From: Peter van Oene (pvo@usermail.com)
Date: Thu Oct 24 2002 - 11:12:07 GMT-3
Sounds ok, but which LSA is used is the more interesting question.
At 04:09 PM 10/24/2002 +0200, Jaroslaw Zak wrote:
>As far as I remember when you define area as "stub" and "stub no-summary"
>in both cases you get 0.0.0.0 injected in.

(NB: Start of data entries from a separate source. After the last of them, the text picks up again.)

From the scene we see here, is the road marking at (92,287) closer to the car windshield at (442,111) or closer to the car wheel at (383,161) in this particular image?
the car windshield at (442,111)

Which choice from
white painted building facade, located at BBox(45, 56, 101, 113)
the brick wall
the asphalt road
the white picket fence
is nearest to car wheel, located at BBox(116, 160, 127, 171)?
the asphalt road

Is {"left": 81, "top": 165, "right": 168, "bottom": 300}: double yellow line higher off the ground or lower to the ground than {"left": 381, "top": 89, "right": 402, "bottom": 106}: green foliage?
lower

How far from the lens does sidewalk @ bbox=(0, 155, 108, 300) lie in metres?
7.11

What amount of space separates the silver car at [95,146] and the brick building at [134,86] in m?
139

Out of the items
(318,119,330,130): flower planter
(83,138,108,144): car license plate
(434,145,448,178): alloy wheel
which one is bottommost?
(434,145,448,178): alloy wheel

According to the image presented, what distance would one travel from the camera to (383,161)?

>While when you create "nssa" and "nssa no-summary", only in last case you
>get your default in. Therefore you would need
>"default-information-originate" option for "nssa" type area, if you wish
>to have 0.0.0.0 route propagated within.
>
>I wonder if I remember it right... :)
>
>Regards
>Jarek
>
>
>
>
>>From: Peter van Oene <pvo@usermail.com>
>>Reply-To: Peter van Oene <pvo@usermail.com>
>>To: "'ccielab@groupstudy.com'" <ccielab@groupstudy.com>
>>Subject: Re: nssa no-summary question
>>Date: Thu, 24 Oct 2002 09:02:52 -0400
>>
>>At 05:26 PM 10/23/2002 -0500, Wright, Jeremy wrote:
>>>i have area 100 setup as a "nssa no-summary" between r1 and r2. on the other
>>>side of r1 is area 0. r1 dumps a default route down to r2 because of the
>>>no-summary argument. would there be any reason to use
>>>default-information-originate in this scenario? thanks
>>
>>Might be some need to control which of type 3 or 7 LSA's are used for the
>>summary route. NSSA no-summary might send a 7 with def originate sending
>>a 3, but I'm rusty here and would need to check. 3's are better than 7's
>>and thus you might be sending a default that is not preferred when
>>actually wanted it to be. Juniper lets you control this and I expect
>>Cisco might as well, but I haven't played with it recently.